If we can check the simulation results we can confirm that a 10% of the simulated days presented earnings over the 60 dollars per hour.
DailyHourlyWage$`Daily Hourly Wage` |>
quantile(probs = 0.9)
#> 90%
#> 60.95187
If we can apply a strategy that can move the
Daily Hourly Wage
to 60 dollars per hour ($ = 20% $) if
woud be a be a great change for many taxi driver if they apply this
strategy.
Ethical Considerations
While this project aims to increase taxi driver earnings, it’s important to acknowledge that optimizing for driver profits could have significant downsides:
Reduced service quality: Drivers focusing solely on maximizing earnings may avoid less profitable areas or times, potentially leaving some passengers underserved.

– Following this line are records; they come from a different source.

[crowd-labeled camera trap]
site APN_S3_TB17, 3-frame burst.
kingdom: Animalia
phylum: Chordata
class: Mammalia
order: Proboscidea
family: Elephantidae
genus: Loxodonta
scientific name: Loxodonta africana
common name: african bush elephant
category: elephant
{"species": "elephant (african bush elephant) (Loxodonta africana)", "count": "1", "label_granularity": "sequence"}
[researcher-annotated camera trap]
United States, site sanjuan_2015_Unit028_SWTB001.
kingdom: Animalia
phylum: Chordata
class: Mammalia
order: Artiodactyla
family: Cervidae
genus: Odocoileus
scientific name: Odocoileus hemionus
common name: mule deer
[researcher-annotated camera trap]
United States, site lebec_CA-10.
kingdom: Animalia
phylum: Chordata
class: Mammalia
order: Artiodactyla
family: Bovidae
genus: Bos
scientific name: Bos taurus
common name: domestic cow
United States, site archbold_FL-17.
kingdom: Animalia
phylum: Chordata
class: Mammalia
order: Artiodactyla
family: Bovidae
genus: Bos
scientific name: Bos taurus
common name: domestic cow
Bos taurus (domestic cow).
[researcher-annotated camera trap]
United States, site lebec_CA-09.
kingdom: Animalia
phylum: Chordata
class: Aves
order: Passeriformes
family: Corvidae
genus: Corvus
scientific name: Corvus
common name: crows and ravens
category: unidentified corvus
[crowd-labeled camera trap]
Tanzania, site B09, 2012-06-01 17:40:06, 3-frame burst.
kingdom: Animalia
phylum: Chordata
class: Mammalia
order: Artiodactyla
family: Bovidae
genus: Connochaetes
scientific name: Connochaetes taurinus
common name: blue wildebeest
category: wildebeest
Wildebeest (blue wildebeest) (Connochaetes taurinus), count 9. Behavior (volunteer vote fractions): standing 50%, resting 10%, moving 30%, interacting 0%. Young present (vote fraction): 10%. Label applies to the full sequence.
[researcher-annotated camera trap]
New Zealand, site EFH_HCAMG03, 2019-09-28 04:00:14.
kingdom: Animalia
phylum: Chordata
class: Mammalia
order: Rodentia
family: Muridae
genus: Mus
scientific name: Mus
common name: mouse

Discrimination risks: An earnings-focused strategy could inadvertently lead to discriminatory practices if certain demographics or neighborhoods are perceived as less profitable.
Increased congestion: Drivers congregating in high-profit areas could worsen traffic in already busy parts of the city.
In conclusion, this project was created to show my abilities as Data Scientist, but it is not a project that should be implemented due this considerations.
Defining Outcome to Predict
As a taxi driver only can take 2 decisions when working to increase their earnings:
- When and where to start working.
- Accept or reject each individual trip request.
To address the first decision, we need explore the factors that can
improve the performance_per_hour
of each trip.
But to address the second question, we need to create the variable
best_trip_20_m
which shows 1 if the current trip is the
best to take in the following 20 minutes.